Одно спасенье - удрать от нее в дальнее плаванье, этак годика на два, на три... "Что, мол, делать, назначили, я не виноват!" Но как попасть?.. Кого просить? Протекции у него никакой: ни важной бабушки, ни хорошенькой тетушки, ни влиятельного адмирала, которые могли бы поехать к начальству и хлопотать за него...
Лейтенант грустно вздохнул и снова стал раздумывать, как бы ему деликатно и тонко объясниться с адмиральшей и сказать, что хоть он к ней и привязан как к другу и навсегда сохранит в сердце своем ее милый образ, как чудное воспоминание, но... "вы понимаете"...
"Черта с два ей скажешь и черта с два она захочет что-нибудь понять, эта необузданная женщина!" - тотчас же прервал свои приятные мечтания молодой человек и даже заочно малодушно струсил при мысли, что бы было после такой декларации.
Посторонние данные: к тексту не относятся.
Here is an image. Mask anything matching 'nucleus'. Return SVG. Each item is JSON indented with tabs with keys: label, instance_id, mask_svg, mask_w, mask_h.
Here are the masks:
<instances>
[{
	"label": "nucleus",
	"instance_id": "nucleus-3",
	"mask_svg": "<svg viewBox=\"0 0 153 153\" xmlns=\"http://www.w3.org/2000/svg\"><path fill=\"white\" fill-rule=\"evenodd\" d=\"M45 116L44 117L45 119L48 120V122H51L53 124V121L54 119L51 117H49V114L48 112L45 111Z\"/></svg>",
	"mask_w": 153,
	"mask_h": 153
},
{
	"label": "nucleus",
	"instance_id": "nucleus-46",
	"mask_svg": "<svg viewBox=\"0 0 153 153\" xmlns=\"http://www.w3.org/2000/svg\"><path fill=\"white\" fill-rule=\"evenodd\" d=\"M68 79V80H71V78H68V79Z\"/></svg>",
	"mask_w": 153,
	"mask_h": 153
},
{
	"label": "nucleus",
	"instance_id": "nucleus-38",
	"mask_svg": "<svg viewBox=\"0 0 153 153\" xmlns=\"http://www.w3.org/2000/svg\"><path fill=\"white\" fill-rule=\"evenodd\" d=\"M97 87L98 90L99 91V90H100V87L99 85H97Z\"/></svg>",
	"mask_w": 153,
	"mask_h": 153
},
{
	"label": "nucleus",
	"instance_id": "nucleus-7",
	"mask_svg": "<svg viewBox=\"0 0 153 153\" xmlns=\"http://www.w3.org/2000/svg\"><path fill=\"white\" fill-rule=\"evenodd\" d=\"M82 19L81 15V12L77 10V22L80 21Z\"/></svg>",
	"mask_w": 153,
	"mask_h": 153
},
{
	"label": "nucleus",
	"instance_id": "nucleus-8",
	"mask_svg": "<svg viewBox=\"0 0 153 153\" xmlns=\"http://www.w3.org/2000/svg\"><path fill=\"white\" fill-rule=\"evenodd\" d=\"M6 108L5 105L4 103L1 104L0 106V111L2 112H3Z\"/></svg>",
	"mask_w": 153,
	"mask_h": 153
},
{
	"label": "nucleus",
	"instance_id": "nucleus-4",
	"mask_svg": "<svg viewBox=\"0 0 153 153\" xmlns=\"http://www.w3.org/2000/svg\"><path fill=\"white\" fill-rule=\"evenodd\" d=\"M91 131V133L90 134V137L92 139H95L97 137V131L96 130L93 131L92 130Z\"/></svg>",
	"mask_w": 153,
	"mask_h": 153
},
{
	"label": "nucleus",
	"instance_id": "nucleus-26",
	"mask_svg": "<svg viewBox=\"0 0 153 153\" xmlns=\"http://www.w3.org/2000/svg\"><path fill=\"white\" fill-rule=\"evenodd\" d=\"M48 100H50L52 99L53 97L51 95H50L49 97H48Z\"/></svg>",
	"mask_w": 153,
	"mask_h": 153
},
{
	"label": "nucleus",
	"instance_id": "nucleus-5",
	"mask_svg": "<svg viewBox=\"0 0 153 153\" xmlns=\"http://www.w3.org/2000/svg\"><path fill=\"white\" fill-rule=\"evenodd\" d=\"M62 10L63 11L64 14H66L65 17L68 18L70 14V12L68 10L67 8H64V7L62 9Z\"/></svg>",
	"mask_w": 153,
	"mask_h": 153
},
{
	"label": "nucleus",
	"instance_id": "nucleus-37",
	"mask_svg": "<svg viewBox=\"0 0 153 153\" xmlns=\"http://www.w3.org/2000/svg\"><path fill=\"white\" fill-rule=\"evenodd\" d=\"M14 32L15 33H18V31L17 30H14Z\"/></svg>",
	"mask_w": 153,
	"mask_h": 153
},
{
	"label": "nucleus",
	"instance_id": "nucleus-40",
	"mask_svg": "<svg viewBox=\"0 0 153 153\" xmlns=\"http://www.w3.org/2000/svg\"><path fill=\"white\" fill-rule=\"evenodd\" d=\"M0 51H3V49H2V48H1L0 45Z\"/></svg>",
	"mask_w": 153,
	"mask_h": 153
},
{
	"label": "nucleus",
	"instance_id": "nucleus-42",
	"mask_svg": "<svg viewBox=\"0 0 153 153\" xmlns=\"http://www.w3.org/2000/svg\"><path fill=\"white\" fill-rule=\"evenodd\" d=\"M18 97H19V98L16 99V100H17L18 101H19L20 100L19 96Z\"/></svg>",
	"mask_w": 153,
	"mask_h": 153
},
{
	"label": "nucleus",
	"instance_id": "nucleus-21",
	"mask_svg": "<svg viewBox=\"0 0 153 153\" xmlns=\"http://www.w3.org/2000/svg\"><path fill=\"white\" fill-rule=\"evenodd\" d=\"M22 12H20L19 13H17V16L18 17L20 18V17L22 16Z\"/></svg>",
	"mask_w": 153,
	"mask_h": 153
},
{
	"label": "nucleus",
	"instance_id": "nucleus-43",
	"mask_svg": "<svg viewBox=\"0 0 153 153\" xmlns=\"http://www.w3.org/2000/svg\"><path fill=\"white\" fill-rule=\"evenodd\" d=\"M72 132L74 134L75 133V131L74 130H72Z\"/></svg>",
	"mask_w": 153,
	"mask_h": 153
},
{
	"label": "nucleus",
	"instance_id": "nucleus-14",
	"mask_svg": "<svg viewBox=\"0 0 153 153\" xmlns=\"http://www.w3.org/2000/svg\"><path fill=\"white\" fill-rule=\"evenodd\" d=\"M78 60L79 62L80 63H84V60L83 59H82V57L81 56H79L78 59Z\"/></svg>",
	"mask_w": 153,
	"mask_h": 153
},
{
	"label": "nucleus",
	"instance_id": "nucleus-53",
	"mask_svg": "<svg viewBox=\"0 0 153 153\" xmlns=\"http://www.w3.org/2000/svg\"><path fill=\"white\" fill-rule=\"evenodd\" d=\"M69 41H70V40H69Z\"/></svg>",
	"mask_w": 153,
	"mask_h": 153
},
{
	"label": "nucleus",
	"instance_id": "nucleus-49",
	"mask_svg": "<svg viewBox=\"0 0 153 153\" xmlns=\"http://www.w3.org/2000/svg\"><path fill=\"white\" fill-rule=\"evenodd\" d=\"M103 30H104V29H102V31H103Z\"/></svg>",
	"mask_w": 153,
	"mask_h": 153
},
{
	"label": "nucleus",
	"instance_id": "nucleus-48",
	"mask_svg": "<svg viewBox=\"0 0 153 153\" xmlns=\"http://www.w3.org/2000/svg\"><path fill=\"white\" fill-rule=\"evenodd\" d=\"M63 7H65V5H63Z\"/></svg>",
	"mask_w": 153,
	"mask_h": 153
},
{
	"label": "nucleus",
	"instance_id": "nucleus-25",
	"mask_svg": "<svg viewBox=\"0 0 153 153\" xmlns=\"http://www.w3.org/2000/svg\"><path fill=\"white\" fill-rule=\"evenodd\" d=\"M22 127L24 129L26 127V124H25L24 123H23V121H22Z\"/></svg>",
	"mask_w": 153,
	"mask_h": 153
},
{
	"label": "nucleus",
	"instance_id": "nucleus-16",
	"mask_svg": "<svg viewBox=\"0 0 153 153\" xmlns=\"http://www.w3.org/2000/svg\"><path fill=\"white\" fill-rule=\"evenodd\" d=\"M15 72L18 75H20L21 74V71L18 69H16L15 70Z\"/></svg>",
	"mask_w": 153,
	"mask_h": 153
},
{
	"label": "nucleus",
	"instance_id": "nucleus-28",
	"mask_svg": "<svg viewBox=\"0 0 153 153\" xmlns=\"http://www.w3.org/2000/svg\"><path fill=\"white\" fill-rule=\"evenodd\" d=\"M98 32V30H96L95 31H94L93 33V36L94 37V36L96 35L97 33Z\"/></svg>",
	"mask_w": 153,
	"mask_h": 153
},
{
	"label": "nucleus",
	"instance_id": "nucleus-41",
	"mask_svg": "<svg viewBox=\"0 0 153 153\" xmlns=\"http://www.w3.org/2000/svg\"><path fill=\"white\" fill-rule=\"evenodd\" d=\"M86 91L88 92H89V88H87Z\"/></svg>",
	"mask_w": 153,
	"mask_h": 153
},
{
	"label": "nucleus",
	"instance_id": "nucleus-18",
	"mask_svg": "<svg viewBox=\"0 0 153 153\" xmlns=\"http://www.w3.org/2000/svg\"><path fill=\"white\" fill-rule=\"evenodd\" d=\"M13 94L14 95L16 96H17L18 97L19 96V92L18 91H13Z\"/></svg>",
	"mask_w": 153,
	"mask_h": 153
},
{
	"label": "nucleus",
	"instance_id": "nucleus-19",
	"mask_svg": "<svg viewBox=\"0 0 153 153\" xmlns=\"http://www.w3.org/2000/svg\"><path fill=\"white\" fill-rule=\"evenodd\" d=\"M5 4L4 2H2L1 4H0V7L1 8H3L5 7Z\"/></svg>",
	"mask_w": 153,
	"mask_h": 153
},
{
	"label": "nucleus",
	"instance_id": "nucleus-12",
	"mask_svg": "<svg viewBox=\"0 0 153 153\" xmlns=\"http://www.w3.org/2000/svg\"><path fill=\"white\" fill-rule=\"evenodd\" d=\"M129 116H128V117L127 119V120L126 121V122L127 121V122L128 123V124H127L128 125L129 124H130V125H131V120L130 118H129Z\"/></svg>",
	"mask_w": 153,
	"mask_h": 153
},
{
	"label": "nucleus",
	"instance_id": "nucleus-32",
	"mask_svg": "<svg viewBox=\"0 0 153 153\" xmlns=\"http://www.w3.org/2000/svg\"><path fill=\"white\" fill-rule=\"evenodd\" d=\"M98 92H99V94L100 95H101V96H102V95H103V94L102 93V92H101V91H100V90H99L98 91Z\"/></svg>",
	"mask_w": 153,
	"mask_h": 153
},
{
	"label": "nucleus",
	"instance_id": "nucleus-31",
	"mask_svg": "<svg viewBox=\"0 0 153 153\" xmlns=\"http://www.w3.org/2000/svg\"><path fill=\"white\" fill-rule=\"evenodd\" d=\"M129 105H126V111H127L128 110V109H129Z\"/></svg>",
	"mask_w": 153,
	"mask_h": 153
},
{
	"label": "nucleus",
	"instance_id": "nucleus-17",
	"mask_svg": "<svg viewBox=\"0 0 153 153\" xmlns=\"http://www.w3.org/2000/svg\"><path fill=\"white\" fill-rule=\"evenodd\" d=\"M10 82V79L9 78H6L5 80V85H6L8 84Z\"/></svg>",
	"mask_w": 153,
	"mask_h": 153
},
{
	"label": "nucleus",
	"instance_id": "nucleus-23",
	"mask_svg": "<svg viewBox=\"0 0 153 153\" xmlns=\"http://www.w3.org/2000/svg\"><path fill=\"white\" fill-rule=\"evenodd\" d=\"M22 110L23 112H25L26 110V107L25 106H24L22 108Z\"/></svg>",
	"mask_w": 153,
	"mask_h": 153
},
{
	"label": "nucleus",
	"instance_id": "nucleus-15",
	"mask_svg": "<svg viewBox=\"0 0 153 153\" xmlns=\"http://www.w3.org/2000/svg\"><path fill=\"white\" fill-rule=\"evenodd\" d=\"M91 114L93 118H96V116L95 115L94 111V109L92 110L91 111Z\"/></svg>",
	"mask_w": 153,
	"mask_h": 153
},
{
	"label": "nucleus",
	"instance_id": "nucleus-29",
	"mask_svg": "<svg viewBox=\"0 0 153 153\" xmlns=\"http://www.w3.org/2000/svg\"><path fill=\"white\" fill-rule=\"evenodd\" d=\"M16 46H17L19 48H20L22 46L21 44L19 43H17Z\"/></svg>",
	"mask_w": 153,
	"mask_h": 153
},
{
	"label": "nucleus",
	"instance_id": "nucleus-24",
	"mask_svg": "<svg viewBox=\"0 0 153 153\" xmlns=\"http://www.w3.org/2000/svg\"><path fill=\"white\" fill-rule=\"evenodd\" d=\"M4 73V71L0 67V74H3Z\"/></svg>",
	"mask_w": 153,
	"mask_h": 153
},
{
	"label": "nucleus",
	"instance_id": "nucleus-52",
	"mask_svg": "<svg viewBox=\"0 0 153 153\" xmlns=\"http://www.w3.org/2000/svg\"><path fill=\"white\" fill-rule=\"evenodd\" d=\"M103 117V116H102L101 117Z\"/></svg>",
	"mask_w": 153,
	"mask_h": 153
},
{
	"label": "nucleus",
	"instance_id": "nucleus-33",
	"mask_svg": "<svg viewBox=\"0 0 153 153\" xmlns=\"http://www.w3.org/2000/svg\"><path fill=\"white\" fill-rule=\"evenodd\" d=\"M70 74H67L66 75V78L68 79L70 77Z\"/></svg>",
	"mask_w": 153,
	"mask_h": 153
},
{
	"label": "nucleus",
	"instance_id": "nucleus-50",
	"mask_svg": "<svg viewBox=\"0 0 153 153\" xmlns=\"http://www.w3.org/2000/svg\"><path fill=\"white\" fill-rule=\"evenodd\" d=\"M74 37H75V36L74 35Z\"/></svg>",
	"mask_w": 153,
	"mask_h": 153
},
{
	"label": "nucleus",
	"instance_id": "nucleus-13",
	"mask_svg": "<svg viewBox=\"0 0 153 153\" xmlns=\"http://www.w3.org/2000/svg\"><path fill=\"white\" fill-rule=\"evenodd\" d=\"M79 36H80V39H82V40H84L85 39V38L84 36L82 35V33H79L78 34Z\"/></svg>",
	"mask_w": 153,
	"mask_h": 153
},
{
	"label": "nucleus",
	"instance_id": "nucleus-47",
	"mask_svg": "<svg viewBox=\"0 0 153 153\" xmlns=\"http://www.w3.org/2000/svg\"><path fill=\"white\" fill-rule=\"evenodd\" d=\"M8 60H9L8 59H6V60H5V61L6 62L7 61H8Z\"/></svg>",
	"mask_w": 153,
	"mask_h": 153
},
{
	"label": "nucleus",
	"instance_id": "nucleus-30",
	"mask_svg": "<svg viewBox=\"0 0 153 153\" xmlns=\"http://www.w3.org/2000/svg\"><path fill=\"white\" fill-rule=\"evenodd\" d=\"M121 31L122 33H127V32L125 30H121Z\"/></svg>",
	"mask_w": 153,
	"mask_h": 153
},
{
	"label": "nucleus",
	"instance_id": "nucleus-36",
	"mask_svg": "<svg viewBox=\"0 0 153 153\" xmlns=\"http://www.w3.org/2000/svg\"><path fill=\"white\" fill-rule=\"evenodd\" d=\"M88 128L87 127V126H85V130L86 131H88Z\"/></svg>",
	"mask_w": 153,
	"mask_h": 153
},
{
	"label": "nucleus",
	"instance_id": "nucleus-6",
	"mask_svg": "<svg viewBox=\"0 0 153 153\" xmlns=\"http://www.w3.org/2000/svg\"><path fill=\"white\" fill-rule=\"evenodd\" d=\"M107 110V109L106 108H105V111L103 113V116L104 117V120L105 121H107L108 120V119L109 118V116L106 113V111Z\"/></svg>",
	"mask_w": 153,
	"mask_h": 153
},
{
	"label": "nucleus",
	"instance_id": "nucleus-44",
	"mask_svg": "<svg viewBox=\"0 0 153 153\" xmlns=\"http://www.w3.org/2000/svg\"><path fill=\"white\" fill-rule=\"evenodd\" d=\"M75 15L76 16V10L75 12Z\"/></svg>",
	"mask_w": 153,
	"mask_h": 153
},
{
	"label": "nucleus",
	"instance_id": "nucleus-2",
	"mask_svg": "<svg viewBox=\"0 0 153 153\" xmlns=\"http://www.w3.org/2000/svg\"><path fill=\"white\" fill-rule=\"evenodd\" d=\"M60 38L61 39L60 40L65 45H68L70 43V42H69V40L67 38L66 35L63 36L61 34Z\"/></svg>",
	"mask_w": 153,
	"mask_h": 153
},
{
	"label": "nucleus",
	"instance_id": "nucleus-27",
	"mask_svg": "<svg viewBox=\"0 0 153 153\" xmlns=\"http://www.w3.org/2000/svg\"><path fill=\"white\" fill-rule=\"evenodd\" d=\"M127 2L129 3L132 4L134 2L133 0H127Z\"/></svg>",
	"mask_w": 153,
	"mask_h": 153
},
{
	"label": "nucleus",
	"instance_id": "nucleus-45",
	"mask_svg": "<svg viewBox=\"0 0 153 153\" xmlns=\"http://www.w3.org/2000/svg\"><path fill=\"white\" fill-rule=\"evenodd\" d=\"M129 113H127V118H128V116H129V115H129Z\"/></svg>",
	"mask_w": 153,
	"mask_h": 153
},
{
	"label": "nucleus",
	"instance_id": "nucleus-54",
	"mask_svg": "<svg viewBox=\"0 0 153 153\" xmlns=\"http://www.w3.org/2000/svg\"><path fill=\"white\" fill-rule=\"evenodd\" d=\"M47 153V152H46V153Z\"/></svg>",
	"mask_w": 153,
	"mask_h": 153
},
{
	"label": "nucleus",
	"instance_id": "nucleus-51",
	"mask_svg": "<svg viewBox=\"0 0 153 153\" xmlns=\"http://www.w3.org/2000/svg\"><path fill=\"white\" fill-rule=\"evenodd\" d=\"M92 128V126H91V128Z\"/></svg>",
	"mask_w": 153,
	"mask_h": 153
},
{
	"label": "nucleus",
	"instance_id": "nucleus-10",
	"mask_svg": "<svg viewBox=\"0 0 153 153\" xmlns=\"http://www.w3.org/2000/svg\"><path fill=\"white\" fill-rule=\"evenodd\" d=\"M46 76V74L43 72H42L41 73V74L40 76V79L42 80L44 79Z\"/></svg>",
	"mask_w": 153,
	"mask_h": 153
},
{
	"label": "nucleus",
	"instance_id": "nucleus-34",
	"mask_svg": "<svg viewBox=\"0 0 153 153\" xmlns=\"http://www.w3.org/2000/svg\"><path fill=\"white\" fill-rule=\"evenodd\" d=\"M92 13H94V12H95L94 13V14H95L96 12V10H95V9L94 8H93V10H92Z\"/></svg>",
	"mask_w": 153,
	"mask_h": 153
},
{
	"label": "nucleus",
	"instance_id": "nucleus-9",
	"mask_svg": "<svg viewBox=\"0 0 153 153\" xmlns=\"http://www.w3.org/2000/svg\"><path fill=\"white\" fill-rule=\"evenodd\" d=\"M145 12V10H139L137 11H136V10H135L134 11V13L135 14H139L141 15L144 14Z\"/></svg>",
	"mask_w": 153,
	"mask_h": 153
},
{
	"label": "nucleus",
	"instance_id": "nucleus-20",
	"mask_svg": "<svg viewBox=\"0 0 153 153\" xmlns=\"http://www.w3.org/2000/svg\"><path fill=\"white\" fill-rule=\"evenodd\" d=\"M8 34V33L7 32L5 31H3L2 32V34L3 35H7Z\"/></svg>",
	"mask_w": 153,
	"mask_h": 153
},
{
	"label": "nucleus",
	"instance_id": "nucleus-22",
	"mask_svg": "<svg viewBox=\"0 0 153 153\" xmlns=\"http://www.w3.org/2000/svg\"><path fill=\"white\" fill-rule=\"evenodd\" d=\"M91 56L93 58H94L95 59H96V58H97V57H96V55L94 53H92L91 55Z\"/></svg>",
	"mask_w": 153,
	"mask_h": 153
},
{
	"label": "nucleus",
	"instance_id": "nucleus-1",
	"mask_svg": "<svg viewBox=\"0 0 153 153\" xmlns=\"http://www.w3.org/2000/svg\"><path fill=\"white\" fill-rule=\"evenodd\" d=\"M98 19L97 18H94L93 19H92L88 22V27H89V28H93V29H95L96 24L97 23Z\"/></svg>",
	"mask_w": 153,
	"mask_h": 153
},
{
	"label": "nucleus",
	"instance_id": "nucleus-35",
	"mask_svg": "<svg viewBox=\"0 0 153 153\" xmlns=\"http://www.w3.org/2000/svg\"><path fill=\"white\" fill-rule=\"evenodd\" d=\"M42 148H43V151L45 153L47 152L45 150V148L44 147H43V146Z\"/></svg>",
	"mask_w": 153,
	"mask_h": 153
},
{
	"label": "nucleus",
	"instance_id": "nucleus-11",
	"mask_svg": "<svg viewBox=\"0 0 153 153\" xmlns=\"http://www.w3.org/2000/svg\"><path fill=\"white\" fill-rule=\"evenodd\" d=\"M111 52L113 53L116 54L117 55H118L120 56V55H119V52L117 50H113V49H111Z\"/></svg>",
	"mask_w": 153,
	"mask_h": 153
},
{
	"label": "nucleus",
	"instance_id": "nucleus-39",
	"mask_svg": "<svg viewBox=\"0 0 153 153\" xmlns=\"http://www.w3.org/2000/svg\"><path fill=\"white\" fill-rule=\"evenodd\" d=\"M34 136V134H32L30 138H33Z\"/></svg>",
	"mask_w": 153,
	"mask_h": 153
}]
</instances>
Он вспомнил, какой "порцией" сцен встречена была недавняя слабая его попытка в этом направлении. Несколько грустный от хронического безденежья и непременной обязанности ежедневно посещать адмиральшу хоть на "одну минутку", он позволил себе по какому-то подходящему случаю выразить мнение, что любовь не может длиться вечно и что примеров такой любви история не представляет, так - господи боже ты мой! - каким гневным, уничтожающим взглядом своих черных, загоревшихся глаз окинула его адмиральша, точно он сказал нечто чудовищное. Он, лейтенант Скворцов, был бы первейшим негодяем в подлунной, если б разделял такие "гнусные" взгляды. Настоящая любовь должна быть вечная. "Понимаете ли вечная". Любовь не забава, а обязательство, по крайней мере для порядочного человека, ради которого женщина "всем пожертвовала", - значительно подчеркнула адмиральша.
Для избежания грозившего вслед затем "шквала с дождем", как называл лейтенант Скворцов истерики со слезами, - тем более, что адмирала не было дома, - пришлось поспешно "убрать все паруса" и объяснить, что он говорил так, "вообще", "теоретически", и прильнуть к маленькой, выхоленной, необыкновенно "атласистой", благодаря вазелину, ручке, на мизинце которой сверкал красивый бриллиант, напоминавший о векселе, по которому Скворцов уже год платил "небольшие" проценты.
"Как тут ни вертись, а бамбук!" - размышлял, вотще отыскивая выход, молодой человек. Действительно, ведь она для него "всем пожертвовала" и "испытывала муки", обманывая своего "доброго и благородного Ванечку", адмирала-мужа. И это она не раз говорила. И вдруг он, единственное ее утешение в жизни, которое она любила и мучила за все свои пожертвования, так-таки бросит бедную женщину? Ведь в самом деле это было бы довольно-таки подло с его стороны, пожалуй еще даже подлей, чем ставить рога простофиле Ивану Ивановичу, который, по-видимому, ни о чем не догадывается и необыкновенно ласков с лейтенантом.
"Ах, если б она вдруг меня разлюбила! Ах, если б удрать в плавание!"
Но и то, и другое казалось несбыточным.
В таком скорбном состоянии духа у Скворцова явилась идея: сегодня же ехать в Петербург к своему товарищу и другу, лейтенанту Неглинному, с которым он всегда советовался во всех затруднительных случаях жизни, поговорить с ним о своем каторжном положении и занять, если можно, рублей двадцать пять, чтобы заплатить за квартиру и снести проценты.